• ASSIGNED TASK A:
According to the article about the Asian cancer center in Portland, what is the center's street address?
• ASSIGNED TASK B:
Please write the next part of the article about the Asian cancer center in Portland, picking up after its final sentence.

• DOCUMENT SECTION:
[Start of Attachment]

Portland, Ore. – Portland City Commissioner Nick Fish just marked two years as a cancer survivor. He says it’s challenging, fighting the cancer every day, but all the love and support of others is helping with healing. Fish was the keynote speaker at a special launch event last night for a new Cancer Treatment and Research center in Southeast Portland. KXL’s Jacob Dean caught up with him.
Cancer is the number one killer of Asian Americans in the U.S. OHSU research shows many Asians who get cancer never have it diagnosed or treated.
That’s why this first of it’s kind center is coming to the Lents neighborhood of S.E. Portland. Local leaders held a launch party at the center Thursday night.
Read more: PIONEERING ASIAN CANCER RESOURCE AND SUPPORT CENTER TO OPEN IN LENTS NEIGHBORHOOD
Regional leaders on Cancer research and treatment are gathering together with leaders from multiple Asian communities to celebrate the launch of a pioneering new Center providing culturally specific resources and support for cancer patients and families in Asian communities, located in the Lents neighborhood at 9035 SE Foster, in Portland.
The celebration will feature a first-hand account of the bewildering challenges for Asian cancer patients and families who struggle to access the support they need, from diagnosis to treatment and follow-through support during remission. Their personal stories bring a face to the OHSU-funded research showing a disparity in cancer diagnosis and treatment outcomes for Asian populations in the Portland area.

[End of Attachment]

• RECORD EXCERPTS:
[Start of Attachment]

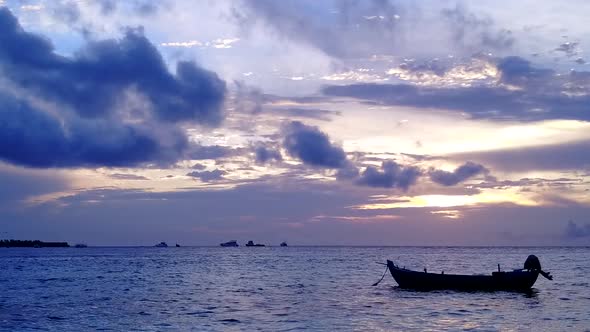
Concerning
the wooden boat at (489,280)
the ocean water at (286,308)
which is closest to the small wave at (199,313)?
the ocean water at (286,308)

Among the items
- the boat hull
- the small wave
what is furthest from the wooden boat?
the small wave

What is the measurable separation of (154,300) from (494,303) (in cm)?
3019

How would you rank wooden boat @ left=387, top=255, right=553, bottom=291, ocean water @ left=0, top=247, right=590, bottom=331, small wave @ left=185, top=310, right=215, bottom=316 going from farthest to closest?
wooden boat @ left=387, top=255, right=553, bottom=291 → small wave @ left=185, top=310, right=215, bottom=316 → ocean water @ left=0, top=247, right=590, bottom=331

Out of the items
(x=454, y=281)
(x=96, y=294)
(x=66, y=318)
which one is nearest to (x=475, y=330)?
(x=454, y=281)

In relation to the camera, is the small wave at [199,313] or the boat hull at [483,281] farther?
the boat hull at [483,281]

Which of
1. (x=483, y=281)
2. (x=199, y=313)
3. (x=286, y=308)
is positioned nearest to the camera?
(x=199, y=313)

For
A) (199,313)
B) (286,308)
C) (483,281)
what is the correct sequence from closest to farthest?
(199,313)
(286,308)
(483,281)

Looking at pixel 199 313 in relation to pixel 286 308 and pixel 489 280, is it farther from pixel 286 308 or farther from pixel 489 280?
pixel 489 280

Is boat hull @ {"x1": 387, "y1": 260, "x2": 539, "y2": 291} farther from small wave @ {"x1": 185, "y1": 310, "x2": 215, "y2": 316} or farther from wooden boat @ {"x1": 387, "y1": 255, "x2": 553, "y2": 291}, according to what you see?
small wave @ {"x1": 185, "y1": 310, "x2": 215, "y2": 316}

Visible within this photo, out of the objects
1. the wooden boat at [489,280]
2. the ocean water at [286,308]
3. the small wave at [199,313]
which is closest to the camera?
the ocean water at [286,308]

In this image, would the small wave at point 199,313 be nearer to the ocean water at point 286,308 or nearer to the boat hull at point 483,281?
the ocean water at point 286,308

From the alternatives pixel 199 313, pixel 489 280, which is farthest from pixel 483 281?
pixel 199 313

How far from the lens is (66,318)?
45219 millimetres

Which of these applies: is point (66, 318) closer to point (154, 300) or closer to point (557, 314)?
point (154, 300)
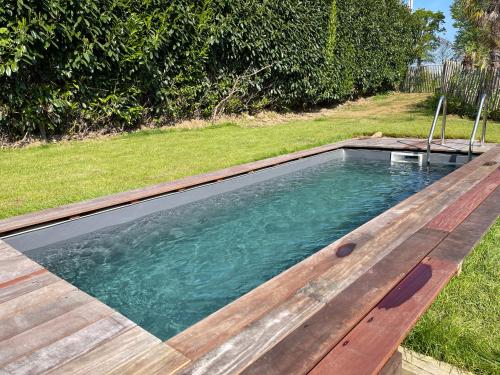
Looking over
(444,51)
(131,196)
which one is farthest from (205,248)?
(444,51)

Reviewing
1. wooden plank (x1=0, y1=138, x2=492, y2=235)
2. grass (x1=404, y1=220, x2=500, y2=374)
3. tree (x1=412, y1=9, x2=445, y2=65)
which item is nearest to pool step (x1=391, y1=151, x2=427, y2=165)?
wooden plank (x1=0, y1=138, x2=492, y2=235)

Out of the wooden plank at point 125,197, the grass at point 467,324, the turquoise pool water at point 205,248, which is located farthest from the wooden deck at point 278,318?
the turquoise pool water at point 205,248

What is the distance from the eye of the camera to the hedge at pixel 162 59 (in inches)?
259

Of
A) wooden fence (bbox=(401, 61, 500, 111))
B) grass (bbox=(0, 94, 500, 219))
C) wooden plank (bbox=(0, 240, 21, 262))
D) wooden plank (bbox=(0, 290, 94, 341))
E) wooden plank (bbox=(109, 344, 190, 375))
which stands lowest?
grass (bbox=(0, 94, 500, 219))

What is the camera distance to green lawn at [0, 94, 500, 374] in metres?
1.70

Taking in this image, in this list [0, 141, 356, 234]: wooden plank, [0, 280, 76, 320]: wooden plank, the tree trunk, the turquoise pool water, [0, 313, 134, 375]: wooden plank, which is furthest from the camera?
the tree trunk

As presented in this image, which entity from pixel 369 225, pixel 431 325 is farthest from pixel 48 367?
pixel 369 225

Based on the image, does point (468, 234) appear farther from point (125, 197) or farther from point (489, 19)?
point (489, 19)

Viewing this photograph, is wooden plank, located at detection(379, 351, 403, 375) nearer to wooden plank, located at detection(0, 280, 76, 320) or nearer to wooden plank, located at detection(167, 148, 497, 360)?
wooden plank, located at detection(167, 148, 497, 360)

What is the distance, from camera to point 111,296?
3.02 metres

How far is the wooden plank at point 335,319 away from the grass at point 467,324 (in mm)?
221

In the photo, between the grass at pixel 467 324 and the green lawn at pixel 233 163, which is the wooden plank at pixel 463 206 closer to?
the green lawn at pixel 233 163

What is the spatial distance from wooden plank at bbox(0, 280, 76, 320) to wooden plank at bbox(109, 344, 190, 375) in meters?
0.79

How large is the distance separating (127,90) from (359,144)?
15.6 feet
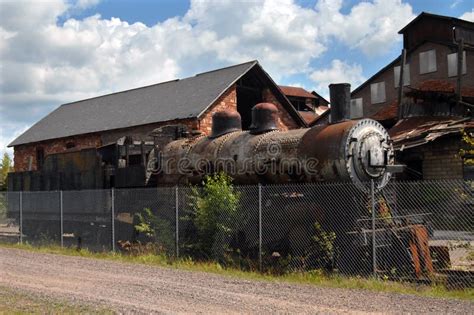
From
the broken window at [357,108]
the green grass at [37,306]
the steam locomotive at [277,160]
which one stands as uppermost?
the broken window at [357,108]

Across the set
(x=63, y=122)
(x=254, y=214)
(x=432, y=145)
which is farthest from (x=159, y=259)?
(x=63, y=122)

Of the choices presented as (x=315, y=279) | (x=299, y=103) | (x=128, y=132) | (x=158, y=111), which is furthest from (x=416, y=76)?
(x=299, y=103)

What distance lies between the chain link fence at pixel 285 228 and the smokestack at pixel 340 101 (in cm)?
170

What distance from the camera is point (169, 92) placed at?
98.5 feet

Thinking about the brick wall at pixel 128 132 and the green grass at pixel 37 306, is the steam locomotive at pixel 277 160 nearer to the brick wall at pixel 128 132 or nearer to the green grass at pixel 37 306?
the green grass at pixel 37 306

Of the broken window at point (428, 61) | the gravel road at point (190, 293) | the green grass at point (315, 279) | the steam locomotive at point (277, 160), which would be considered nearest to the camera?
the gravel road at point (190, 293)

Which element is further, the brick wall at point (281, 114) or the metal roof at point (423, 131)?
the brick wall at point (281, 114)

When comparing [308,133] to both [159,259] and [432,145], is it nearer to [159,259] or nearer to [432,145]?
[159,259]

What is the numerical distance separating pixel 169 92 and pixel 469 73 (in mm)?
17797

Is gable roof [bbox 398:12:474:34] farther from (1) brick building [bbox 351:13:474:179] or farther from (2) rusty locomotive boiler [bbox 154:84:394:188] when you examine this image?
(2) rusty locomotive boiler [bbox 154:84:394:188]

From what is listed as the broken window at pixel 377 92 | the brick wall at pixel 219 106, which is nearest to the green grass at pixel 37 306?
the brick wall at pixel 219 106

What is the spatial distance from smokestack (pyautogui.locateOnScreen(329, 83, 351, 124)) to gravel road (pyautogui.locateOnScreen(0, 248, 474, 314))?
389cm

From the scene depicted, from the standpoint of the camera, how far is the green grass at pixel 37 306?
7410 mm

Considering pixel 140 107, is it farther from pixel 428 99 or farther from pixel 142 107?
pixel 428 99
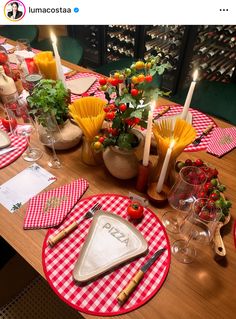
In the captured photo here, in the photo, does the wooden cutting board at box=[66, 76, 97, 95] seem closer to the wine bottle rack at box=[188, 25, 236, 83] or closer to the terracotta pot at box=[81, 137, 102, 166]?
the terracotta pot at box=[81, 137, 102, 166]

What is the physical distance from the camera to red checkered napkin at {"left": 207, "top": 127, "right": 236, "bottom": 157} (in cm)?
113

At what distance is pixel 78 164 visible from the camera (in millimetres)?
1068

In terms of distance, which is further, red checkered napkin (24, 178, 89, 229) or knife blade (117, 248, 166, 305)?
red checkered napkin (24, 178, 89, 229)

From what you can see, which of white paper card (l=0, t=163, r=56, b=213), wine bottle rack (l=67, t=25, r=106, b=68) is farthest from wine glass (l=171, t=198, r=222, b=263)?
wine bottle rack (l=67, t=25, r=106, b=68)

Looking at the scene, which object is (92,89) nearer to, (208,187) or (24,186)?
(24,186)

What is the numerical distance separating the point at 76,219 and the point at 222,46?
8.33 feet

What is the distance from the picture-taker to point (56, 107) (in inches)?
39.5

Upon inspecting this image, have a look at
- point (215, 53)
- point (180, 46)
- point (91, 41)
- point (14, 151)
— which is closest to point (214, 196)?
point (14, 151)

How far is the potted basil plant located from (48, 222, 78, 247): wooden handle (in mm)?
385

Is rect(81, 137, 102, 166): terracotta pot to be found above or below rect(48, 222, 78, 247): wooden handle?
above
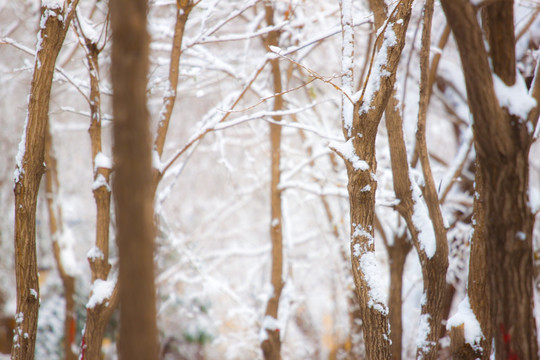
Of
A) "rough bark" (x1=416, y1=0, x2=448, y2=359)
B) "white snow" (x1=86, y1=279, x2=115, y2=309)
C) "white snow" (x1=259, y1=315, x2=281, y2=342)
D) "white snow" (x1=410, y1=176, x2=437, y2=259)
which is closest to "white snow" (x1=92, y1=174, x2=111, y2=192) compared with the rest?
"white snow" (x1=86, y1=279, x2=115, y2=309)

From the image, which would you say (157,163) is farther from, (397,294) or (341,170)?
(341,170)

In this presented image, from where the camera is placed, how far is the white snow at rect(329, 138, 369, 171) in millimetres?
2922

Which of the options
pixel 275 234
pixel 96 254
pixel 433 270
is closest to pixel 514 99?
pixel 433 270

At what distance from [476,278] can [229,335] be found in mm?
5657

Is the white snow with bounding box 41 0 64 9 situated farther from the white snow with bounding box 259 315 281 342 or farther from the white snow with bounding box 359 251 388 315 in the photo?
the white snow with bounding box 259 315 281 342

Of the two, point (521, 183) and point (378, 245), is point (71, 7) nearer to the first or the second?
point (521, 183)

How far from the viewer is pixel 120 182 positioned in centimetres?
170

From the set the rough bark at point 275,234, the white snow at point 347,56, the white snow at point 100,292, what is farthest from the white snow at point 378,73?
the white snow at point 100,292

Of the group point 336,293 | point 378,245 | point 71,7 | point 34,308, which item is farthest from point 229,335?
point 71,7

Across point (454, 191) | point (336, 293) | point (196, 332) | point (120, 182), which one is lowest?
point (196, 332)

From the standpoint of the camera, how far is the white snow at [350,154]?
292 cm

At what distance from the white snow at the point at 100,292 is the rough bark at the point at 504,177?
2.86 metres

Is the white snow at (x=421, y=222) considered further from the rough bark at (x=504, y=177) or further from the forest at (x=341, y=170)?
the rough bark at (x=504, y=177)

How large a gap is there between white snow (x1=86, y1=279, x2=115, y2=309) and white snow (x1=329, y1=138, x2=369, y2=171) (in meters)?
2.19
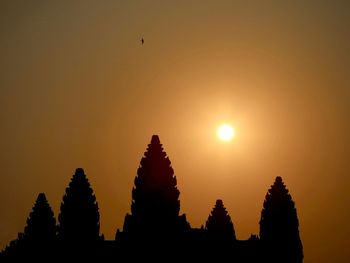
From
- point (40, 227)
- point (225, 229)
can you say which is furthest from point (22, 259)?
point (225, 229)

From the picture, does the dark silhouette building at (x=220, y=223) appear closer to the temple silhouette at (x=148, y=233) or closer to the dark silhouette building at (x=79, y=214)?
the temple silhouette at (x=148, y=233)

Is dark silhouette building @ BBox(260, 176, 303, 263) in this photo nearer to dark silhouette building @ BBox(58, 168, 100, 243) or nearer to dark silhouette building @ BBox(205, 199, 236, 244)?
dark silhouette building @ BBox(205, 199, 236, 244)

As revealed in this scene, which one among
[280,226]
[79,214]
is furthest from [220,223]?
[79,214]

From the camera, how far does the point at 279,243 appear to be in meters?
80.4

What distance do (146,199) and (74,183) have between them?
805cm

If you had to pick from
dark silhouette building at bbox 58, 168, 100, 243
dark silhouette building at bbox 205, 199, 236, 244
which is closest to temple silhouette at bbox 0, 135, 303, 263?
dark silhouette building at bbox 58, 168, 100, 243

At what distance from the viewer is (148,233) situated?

[End of Attachment]

• TASK RESULT A:
9035 SE Foster, in Portland.

• TASK RESULT B:
AHSC Board President Doctor Erik Szeto will moderate a panel discussion of oncologists and public health leaders, including representatives from the OHSU Knight Cancer Institute, the American Cancer Society and Care Oregon. City Commissioner Nick Fish, himself a cancer survivor and an active proponent of the new Asian Cancer Resource and Support Center, will also participate on the panel and will be available for interview.
“This new Asian Cancer Resource and Support Center fills a regional need for culturally and linguistically specific cancer support services for the region’s growing and diverse Asian communities,” says AHSC Executive Director Holden Leung. “This project will prolong lives and bring enormous relief to thousands of families.” The new center will provide culturally-specific patient navigation services and support groups in four languages (Vietnamese, Korean, Cantonese and Mandarin).